Content starts
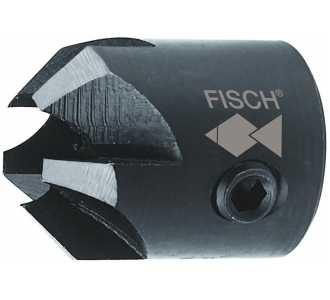 johann-eberhard-aufsteckversenker-hss-90g-8-20x25mm-5schn-r-fisch-p667769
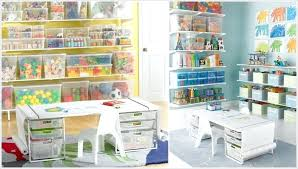 kids organization furniture. Fine Organization Cheap Playroom Furniture Kids Organization 3  I Affordable And Kids Organization Furniture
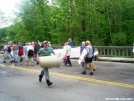 Hiker parade by Skidsteer in 2006 Trail Days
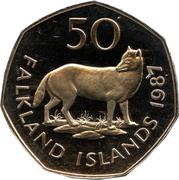 50 Pence - Elizabeth II (2nd portrait; large type) – reverse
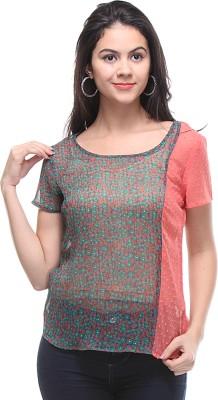 Kaxiaa Casual Short Sleeve Printed Women's Multicolor Top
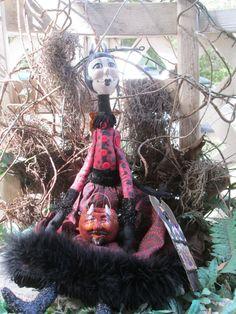 Original Halloween Folk Art Devil Girl Art by Creativelyjuiced Polka Dot Fabric, Creepy Art, Halloween Art, Tag Art, Girl Dolls, Art Girl, Devil, Folk Art, Paper Art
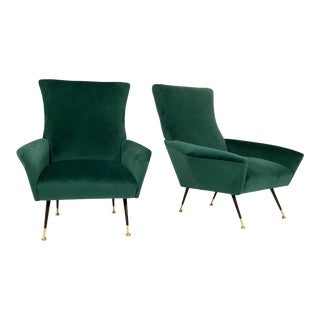 Italian Green Armchairs - a Pair For Sale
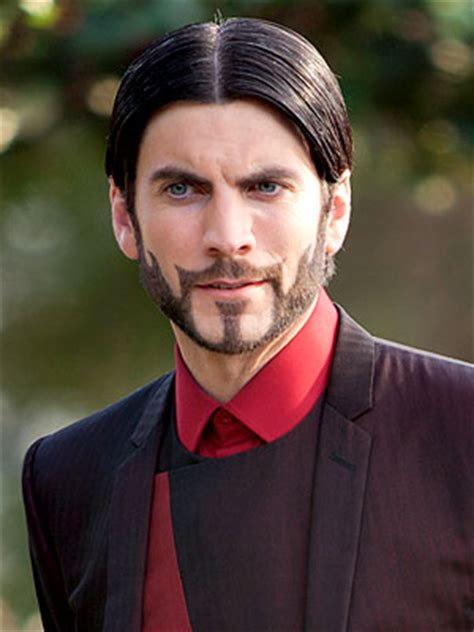 wes bentley the hunger wes bentley in again brave new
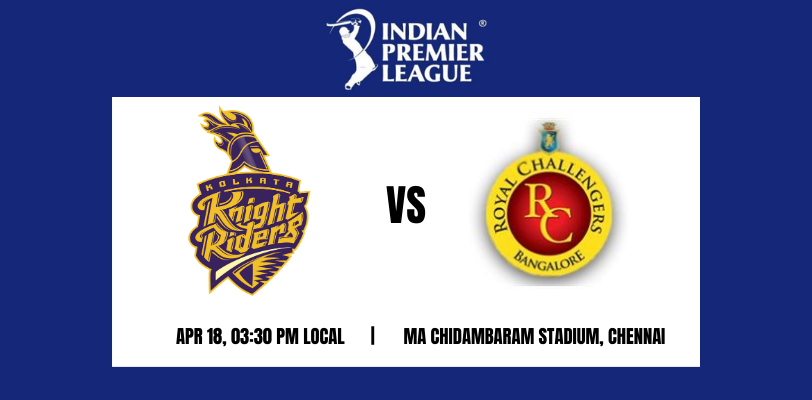 Royal Challengers Bangalore vs Kolkata Knight Riders 10th T20 IPL 2021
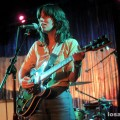 eleanor_friedberger_the_satellite_07-27-11_18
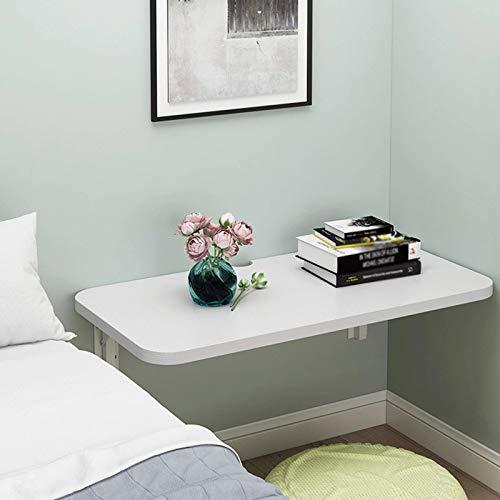 FWZJ Mesa Plegable de Pared Escritorio Plegable Blanco con Orificio para roscar Mesa de Cocina de Madera Plegable Escritorio de Pared con estantes 24 x 20 Pulgadas / 60x50cm / 18 tamaños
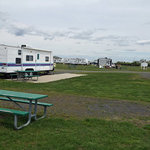 Nickerson beach campground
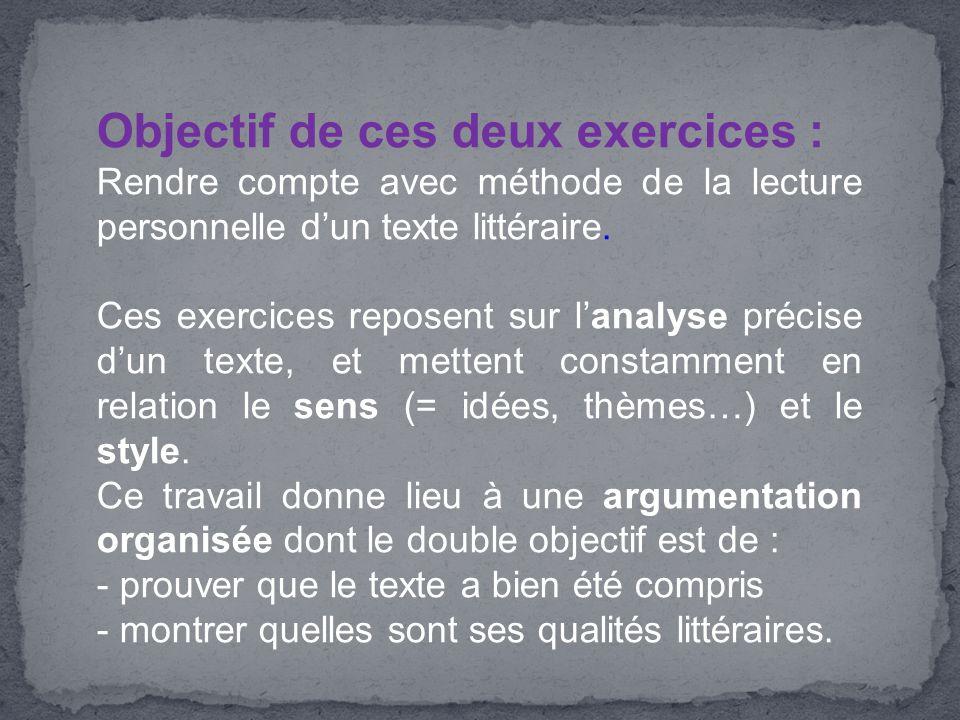 Objectif de ces deux exercices : Rendre compte avec méthode de la lecture personnelle d'un texte littéraire. Ces exercices reposent sur l'analyse préc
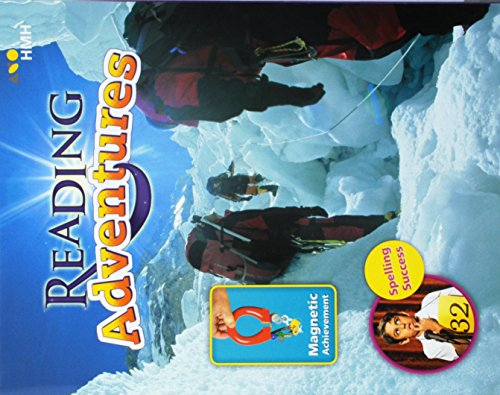 Journeys: Reading Adventures Student Edition Magazine Grade 3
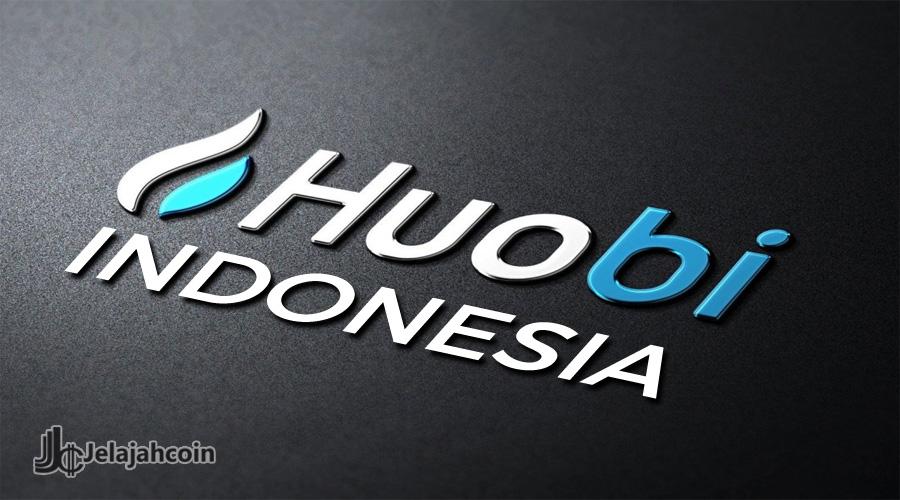 Huobi Indonesia Luncurkan Trading Untuk IDR dan USDT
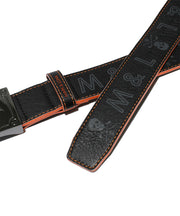 U.N.T.Y Buckle Belt  | MEN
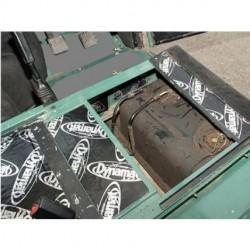 DEFENDER seat box sound deadening kit - up to TD5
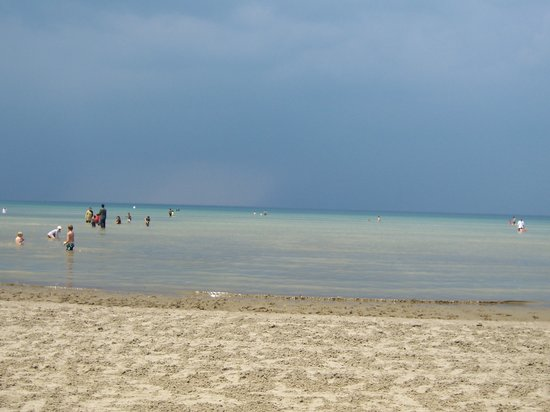 Pantai Wasaga, Kanada: Gorgeous Wasaga Beach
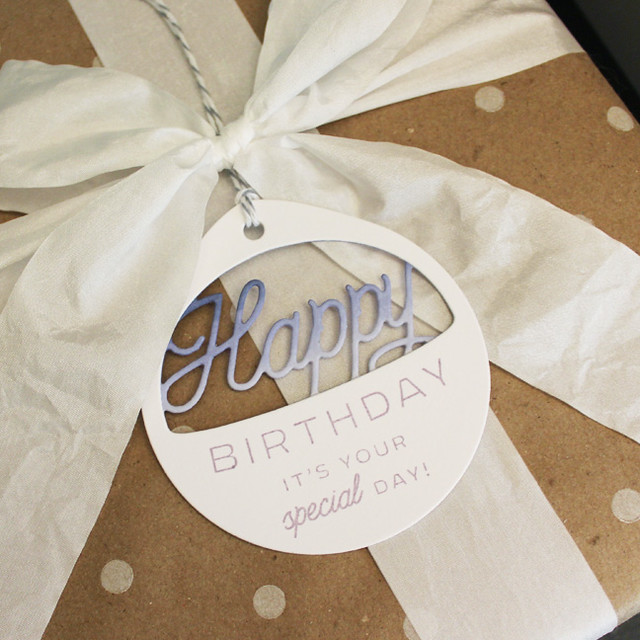 Ombre Birthday Tag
Content ends
◆ **WHAT IS BEING ASKED**: Restate the listing word for word and drop the pictures.

◆ **RESPONSE TO THIS EXERCISE**:
 johann-eberhard-aufsteckversenker-hss-90g-8-20x25mm-5schn-r-fisch-p667769
 kids organization furniture. Fine Organization Cheap Playroom Furniture Kids Organization 3  I Affordable And Kids Organization Furniture
 Hiker parade by Skidsteer in 2006 Trail Days
 50 Pence - Elizabeth II (2nd portrait; large type) – reverse
 Kaxiaa Casual Short Sleeve Printed Women's Multicolor Top
 Original Halloween Folk Art Devil Girl Art by Creativelyjuiced Polka Dot Fabric, Creepy Art, Halloween Art, Tag Art, Girl Dolls, Art Girl, Devil, Folk Art, Paper Art
 Italian Green Armchairs - a Pair For Sale
 wes bentley the hunger wes bentley in again brave new
 Royal Challengers Bangalore vs Kolkata Knight Riders 10th T20 IPL 2021
 eleanor_friedberger_the_satellite_07-27-11_18
 FWZJ Mesa Plegable de Pared Escritorio Plegable Blanco con Orificio para roscar Mesa de Cocina de Madera Plegable Escritorio de Pared con estantes 24 x 20 Pulgadas / 60x50cm / 18 tamaños
 Nickerson beach campground
 Objectif de ces deux exercices : Rendre compte avec méthode de la lecture personnelle d'un texte littéraire. Ces exercices reposent sur l'analyse préc
 Journeys: Reading Adventures Student Edition Magazine Grade 3
 Huobi Indonesia Luncurkan Trading Untuk IDR dan USDT
 U.N.T.Y Buckle Belt  | MEN
 DEFENDER seat box sound deadening kit - up to TD5
 Pantai Wasaga, Kanada: Gorgeous Wasaga Beach
 Ombre Birthday Tag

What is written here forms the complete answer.